Tim Cook Talks Equality and Social Justice at George Washington University Commencement

Tim Cook, CEO of Apple, spoke at the George Washington University’s (GWU) graduation ceremony this morning on the National Mall near the base of the Washington Monument. After receiving an honorary degree, Cook delivered the commencement address to all of GWU’s students.

Cook’s message was a strong one, pushing on equality, social justice, and building careers with professional goals of helping others in mind. To make the case, he used personal anecdotes, including his first meeting with the infamous segregationist and former Alabama Governor George Wallace, where he noted, “…shaking his hand felt like a betrayal of my own beliefs. It felt wrong–like I was selling a piece of my soul.”

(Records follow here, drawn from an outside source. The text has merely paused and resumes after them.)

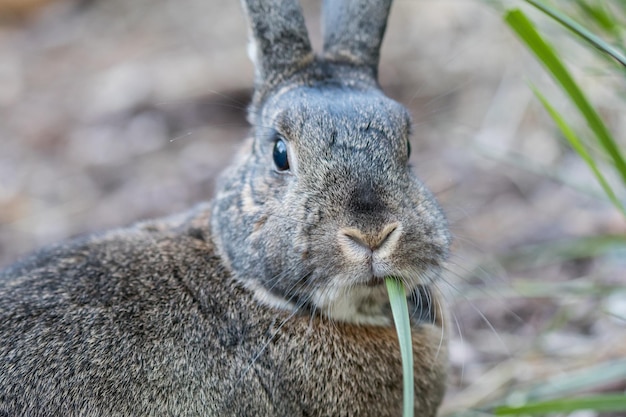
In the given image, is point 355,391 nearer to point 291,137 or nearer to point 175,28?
point 291,137

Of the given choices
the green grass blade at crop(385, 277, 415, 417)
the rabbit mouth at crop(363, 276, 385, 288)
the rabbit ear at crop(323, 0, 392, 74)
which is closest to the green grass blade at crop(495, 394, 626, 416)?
the green grass blade at crop(385, 277, 415, 417)

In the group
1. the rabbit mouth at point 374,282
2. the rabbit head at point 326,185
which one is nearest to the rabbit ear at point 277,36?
the rabbit head at point 326,185

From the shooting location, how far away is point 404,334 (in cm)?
297

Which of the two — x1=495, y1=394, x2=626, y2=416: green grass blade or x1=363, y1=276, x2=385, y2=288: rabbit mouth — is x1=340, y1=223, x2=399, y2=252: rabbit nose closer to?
x1=363, y1=276, x2=385, y2=288: rabbit mouth

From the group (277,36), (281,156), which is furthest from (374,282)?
(277,36)

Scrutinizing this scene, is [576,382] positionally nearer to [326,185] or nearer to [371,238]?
[371,238]

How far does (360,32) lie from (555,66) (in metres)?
1.61

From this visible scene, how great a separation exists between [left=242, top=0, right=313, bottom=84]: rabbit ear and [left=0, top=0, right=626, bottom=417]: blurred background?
67 centimetres

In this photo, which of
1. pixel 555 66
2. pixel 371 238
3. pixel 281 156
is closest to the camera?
pixel 555 66

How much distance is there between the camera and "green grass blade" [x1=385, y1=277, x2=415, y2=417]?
8.66 ft

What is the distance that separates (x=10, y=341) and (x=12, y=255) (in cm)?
363

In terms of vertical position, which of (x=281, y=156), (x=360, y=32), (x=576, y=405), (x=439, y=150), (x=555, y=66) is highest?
Answer: (x=555, y=66)

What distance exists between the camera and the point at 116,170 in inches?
321

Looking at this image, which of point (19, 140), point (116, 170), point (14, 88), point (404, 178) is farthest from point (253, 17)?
point (14, 88)
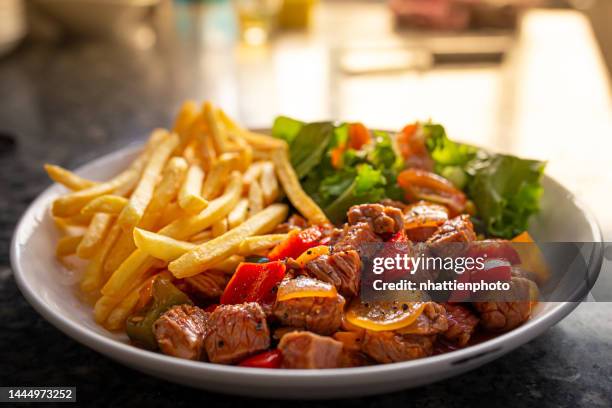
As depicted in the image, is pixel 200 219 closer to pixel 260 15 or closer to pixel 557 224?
pixel 557 224

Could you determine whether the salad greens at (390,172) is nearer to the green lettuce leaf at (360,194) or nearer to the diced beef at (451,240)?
the green lettuce leaf at (360,194)

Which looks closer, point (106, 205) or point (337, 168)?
point (106, 205)

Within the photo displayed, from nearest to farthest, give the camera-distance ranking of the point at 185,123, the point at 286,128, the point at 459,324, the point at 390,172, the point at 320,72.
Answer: the point at 459,324 < the point at 390,172 < the point at 185,123 < the point at 286,128 < the point at 320,72

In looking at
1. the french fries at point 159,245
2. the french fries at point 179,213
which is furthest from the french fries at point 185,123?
the french fries at point 159,245

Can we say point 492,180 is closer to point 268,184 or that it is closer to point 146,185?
point 268,184

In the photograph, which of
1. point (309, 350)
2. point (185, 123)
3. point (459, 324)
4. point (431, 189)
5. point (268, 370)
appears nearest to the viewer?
point (268, 370)

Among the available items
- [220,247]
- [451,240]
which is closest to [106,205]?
[220,247]

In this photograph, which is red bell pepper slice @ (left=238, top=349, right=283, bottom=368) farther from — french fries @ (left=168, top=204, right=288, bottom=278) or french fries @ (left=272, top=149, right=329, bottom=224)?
french fries @ (left=272, top=149, right=329, bottom=224)
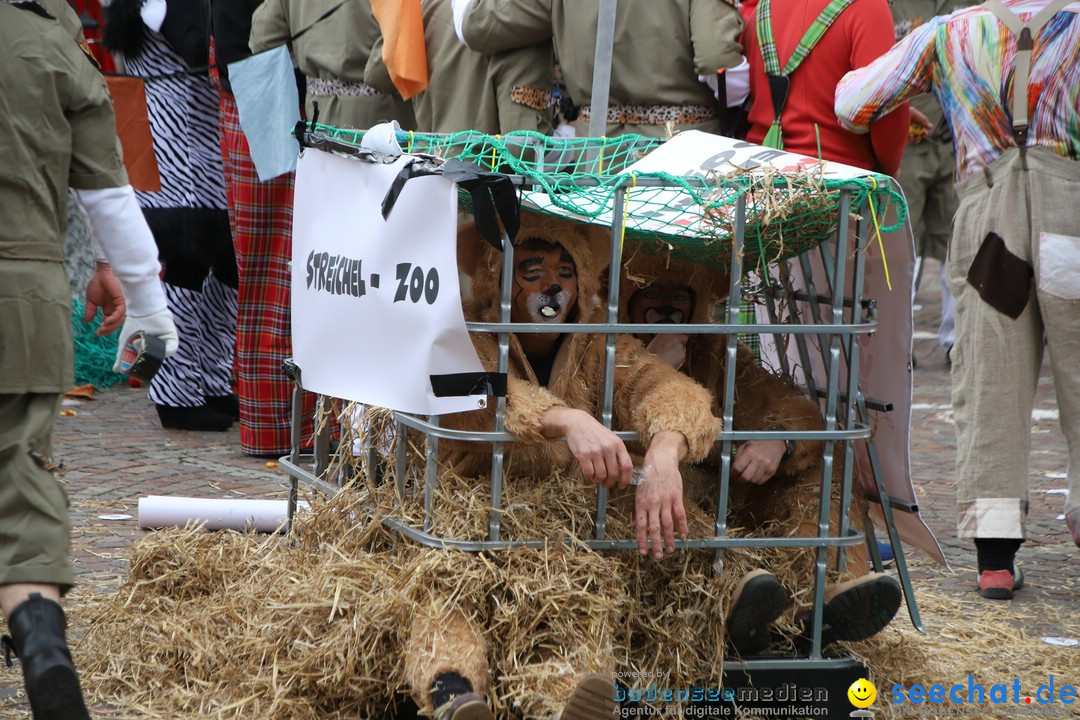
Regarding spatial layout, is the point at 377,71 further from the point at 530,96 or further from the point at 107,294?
the point at 107,294

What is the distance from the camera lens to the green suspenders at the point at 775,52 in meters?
5.49

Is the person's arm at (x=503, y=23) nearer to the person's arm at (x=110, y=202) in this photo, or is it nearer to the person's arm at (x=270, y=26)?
the person's arm at (x=270, y=26)

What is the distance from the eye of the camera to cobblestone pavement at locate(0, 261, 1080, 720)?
5.06 metres

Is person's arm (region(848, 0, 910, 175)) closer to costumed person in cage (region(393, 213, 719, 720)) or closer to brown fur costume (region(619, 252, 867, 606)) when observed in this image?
brown fur costume (region(619, 252, 867, 606))

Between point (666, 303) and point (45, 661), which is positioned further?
point (666, 303)

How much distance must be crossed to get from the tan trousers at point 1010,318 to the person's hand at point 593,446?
82.2 inches

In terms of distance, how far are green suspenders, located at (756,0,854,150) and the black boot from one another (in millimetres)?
3514

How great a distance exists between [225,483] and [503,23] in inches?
101

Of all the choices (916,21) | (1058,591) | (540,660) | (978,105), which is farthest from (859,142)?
(540,660)

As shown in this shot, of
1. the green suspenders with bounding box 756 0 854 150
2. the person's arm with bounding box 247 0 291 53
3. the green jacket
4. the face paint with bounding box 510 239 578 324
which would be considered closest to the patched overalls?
the green suspenders with bounding box 756 0 854 150

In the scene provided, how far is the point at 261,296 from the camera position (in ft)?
23.6

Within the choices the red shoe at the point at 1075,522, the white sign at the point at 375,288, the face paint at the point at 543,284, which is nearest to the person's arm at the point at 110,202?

In contrast, Cook said meeting President Jimmy Carter shortly after (thanks to winning an essay contest in high school), impressed upon him a clear contrast of right and wrong between these southern neighbor-stated politicians and their world views.

“I was one of the lucky one who got to shake his hand…” Cook said of Carter.

Of course, Cook wasn’t all serious. After telling the audience administrators wanted everyone to silence their phones, he threw a quick jab to iPhone competitors, saying: “If you don’t have an iPhone, just pass it to the center aisle. Apple has a world-class recycling program.”

Cook told GWU his idols included Martin Luther King, Jr., Amelia Earhart, and others known for fighting against inequality in the United States. Further dipping into current affairs, Cook even name-dropped Apple for helping bring social justice to the spotlight with the availability of iPhone cameras in consumer pockets.


Later, he brought up his admiration for the late Steve Job’s conniving attitude against impossibility in engineering and business, suggesting it was a character attribute that helped shape how Cook chose to pursue a career in technology with meaning, one with an aim of helping people connect with each other around the world, as well as helping the disabled engage with it period.

“It has been 17 years and I have never once looked back.”

Overall, the speech was timely, pertinent, and arguably quite politically influential considering Apple’s placement as one of the most valuable businesses in the world. Cook’s final note encouraged the Class of 2015 to find the good cause in their work, saying (paraphrased), “Doing well and doing good do not have to be mutually exclusive.”